### DOCUMENT SEGMENT

Good Mood: The New Psychology
of Overcoming Depression
Abstract
AN INTEGRATED COGNITIVE THEORY OF DEPRESSION
Julian L. Simon
Philosophers have long understood that the comparisons one makes affect one's feelings.
But self-comparisons have not previously been systematically explored or integrated into
scientific understanding of the thinking of depressives, or exploited as the central
pressure-point for therapy; instead, the concept "negative thoughts" has been
used. This article argues that self-comparisons constitute the common pathway through
which all depression-causing lines of thought must pass. A negative self-comparison
between a) a perceived actual state of affairs, and b) a hypothetical benchmark state of
affairs causes psychic pain. And the interaction between negative self-comparisons and a
sense of helplessness converts painful negative self- comparisons into sadness and
depression. This framework opens up a wide variety of novel interventions.
Self-comparisons Analysis integrates the key therapeutic insights of the cognitive
theories of Ellis, Beck, and Seligman. All of the many variations of depressions that
modern psychiatry now recognizes as heterogeneous but related forms of the same illness
can be subsumed under the theory except those that have a purely biological origin, if
there are such. Hence it makes possible that instead of the field being seen as a conflict
of "schools," each may be seen as having a distinctive therapeutic method that
fits the needs of different sorts of sufferers from depression. The framework of
Self-Comparisons Analysis also helps weight the values of each of these methods for a
particular sufferer.
Self-comparisons Analysis also yields a new line of attack upon stubborn depressions --
committed choice to give up depression in order to attain important deeply-held values.

### INPUT DATA
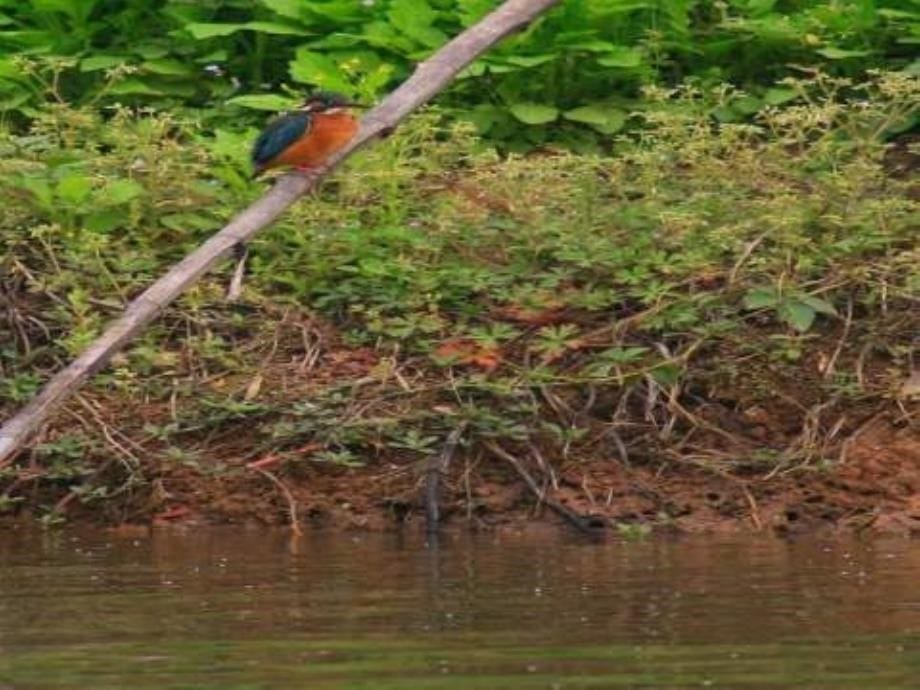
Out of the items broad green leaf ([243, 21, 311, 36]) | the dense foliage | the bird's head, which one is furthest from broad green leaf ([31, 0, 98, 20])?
the bird's head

### WORK REQUEST A
Retype the stretch of the depression abstract from "But self-comparisons have" through "of novel interventions.".
### WORK REQUEST B
Answer these questions from the depression abstract:
(i) Between which two states of affairs does a negative self-comparison compare?
(ii) The key therapeutic insights of whose cognitive theories does Self-comparisons Analysis integrate?
(iii) What new line of attack upon stubborn depressions does Self-comparisons Analysis yield?

### TASK ANSWER A
But self-comparisons have not previously been systematically explored or integrated into
scientific understanding of the thinking of depressives, or exploited as the central
pressure-point for therapy; instead, the concept "negative thoughts" has been
used. This article argues that self-comparisons constitute the common pathway through
which all depression-causing lines of thought must pass. A negative self-comparison
between a) a perceived actual state of affairs, and b) a hypothetical benchmark state of
affairs causes psychic pain. And the interaction between negative self-comparisons and a
sense of helplessness converts painful negative self- comparisons into sadness and
depression. This framework opens up a wide variety of novel interventions.

### TASK ANSWER B
(i) A perceived actual state of affairs and a hypothetical benchmark state of affairs.
(ii) Ellis, Beck, and Seligman.
(iii) A committed choice to give up depression in order to attain important deeply-held values.